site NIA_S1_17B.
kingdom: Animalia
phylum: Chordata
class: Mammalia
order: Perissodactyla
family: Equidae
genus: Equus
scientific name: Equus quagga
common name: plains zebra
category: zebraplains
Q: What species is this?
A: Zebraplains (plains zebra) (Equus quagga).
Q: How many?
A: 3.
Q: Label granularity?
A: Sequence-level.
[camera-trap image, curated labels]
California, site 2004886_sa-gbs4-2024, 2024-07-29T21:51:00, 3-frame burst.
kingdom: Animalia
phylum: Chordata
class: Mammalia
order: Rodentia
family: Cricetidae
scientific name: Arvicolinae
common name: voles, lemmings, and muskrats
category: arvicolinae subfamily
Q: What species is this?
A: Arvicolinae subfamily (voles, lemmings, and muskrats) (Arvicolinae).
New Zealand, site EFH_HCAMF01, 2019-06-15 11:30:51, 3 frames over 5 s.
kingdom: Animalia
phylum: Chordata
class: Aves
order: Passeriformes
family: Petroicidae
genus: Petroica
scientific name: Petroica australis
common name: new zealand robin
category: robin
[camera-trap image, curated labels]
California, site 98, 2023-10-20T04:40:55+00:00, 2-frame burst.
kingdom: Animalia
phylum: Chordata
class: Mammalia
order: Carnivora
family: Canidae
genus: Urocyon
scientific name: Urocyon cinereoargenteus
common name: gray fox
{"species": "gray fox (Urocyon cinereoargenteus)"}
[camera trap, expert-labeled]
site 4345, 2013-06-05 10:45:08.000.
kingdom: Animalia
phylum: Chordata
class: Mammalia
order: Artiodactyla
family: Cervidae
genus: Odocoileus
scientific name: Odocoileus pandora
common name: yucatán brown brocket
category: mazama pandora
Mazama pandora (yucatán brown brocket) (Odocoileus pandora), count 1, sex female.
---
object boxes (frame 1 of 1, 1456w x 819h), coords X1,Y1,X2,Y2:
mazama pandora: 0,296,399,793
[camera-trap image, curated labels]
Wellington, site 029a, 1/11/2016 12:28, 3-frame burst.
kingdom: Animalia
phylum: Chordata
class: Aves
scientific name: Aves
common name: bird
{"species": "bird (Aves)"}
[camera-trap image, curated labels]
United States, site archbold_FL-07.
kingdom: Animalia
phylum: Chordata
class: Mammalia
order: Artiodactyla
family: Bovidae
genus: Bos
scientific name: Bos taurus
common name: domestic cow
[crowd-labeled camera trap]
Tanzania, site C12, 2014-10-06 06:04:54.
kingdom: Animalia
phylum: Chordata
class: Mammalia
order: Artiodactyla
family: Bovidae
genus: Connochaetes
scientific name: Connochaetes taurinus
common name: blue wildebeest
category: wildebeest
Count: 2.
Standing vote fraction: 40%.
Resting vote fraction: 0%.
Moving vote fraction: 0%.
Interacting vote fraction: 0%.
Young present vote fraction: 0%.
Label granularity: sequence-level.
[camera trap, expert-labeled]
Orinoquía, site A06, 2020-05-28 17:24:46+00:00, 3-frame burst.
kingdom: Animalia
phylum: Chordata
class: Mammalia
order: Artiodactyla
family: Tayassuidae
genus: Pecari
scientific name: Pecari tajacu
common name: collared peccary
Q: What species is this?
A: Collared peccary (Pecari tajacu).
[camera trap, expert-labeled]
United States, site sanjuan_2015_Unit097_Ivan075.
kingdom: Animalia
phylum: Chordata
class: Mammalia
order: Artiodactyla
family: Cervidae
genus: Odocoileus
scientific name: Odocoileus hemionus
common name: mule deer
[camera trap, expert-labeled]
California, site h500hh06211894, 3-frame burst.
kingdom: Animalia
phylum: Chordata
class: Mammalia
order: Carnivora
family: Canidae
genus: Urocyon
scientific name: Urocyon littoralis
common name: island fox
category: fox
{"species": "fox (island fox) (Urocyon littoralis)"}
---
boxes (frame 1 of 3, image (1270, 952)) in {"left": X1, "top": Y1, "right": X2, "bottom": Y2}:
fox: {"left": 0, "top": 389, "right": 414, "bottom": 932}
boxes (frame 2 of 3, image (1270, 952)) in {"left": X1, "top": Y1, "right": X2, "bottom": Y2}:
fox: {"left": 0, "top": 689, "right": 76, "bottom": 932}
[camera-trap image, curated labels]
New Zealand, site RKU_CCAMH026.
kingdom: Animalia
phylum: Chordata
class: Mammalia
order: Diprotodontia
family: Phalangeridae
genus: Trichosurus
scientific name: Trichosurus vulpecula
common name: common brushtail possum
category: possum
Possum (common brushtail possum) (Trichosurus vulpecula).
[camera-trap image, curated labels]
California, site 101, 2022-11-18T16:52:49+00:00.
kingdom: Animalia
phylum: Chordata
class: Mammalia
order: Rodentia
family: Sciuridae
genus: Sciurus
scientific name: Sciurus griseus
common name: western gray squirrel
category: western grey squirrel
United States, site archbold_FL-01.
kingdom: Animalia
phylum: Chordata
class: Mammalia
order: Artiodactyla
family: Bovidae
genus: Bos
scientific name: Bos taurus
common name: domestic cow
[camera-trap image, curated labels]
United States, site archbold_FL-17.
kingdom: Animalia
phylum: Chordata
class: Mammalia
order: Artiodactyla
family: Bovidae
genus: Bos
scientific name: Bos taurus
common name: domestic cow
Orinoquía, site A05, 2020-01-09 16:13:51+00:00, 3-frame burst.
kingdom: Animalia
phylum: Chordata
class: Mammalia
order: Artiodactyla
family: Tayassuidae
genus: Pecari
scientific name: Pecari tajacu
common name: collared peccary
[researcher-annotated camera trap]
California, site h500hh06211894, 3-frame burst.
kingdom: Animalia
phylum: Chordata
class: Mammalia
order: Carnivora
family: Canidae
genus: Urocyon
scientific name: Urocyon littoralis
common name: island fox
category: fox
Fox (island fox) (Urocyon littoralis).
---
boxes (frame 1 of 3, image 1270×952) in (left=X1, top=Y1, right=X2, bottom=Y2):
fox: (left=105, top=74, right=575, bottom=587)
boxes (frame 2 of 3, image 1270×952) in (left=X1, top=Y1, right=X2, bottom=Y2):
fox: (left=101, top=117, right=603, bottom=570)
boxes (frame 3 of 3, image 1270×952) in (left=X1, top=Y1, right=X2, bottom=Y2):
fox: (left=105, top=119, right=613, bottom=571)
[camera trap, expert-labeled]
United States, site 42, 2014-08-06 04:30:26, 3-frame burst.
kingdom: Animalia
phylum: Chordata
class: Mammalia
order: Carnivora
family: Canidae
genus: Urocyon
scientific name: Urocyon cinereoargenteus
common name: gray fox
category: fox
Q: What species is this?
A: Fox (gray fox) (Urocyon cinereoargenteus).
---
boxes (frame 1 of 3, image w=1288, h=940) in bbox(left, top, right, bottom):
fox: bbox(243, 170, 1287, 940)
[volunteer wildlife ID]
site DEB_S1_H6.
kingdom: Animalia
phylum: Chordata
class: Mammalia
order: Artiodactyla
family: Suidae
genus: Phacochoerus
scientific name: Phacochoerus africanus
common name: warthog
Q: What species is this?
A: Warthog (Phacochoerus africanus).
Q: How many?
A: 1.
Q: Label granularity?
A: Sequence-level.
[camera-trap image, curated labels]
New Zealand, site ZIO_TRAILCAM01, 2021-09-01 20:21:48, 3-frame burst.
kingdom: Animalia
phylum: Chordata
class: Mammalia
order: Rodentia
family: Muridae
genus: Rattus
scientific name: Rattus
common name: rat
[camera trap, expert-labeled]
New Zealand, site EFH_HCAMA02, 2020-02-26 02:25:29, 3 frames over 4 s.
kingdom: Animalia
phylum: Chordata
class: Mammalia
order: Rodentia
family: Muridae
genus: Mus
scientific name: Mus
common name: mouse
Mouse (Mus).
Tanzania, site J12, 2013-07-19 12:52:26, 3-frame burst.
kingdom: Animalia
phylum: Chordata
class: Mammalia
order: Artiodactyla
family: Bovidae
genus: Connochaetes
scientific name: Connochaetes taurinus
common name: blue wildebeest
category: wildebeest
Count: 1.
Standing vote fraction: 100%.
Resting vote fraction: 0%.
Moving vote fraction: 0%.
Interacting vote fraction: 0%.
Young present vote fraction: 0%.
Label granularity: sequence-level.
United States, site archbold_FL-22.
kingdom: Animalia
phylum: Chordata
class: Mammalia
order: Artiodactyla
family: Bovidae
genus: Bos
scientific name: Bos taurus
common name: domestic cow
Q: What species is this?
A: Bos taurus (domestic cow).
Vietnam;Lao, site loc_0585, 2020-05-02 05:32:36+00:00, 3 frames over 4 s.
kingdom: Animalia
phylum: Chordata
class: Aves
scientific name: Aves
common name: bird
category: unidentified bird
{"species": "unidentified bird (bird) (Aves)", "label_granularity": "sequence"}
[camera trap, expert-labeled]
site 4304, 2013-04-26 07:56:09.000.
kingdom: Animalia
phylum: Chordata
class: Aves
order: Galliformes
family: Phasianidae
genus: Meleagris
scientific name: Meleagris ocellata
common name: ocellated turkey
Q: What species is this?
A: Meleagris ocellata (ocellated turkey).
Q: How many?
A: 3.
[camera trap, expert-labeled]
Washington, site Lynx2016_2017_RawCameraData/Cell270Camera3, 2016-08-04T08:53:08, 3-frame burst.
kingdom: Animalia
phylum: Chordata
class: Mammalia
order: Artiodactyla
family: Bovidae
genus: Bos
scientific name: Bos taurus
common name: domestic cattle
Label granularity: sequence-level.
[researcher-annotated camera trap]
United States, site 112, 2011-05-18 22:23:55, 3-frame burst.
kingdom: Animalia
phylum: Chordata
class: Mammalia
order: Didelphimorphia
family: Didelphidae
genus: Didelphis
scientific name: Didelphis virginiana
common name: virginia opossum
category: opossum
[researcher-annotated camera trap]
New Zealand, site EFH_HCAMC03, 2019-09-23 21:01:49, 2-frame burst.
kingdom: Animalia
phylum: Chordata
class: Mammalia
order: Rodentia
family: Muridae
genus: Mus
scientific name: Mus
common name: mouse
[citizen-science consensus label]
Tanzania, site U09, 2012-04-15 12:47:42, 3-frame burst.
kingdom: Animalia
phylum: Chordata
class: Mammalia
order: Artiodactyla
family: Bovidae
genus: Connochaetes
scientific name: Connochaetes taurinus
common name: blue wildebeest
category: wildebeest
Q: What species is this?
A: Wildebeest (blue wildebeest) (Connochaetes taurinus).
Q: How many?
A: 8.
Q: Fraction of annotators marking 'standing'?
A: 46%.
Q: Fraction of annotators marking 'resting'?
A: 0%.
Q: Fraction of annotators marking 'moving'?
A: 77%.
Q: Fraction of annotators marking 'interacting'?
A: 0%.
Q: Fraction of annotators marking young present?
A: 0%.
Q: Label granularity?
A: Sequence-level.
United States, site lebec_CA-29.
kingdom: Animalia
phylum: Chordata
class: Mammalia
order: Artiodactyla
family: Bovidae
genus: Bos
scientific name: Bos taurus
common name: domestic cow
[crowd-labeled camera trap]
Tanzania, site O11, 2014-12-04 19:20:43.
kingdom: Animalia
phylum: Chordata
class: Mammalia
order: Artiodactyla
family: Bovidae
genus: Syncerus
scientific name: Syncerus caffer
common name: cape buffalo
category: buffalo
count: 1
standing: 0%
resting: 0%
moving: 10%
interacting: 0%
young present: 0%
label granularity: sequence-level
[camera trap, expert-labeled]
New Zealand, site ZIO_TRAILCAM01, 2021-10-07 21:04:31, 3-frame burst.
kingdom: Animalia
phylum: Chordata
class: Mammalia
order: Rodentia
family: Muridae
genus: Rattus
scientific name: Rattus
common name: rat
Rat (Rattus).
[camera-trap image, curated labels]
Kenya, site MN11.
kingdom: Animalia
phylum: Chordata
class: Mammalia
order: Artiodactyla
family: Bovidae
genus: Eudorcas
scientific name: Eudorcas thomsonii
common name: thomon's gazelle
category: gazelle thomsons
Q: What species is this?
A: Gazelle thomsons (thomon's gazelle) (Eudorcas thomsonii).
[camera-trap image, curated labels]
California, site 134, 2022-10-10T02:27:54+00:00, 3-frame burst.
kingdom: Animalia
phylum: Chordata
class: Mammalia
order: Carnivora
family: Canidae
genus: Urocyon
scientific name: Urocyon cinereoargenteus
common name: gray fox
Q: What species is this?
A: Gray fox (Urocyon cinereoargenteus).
▬▬▬▬▬▬
* About this exercise *
Where the string "marking" occurs in a line of the listing above, count that line, then report the total and nothing else.

* Problem solution *
5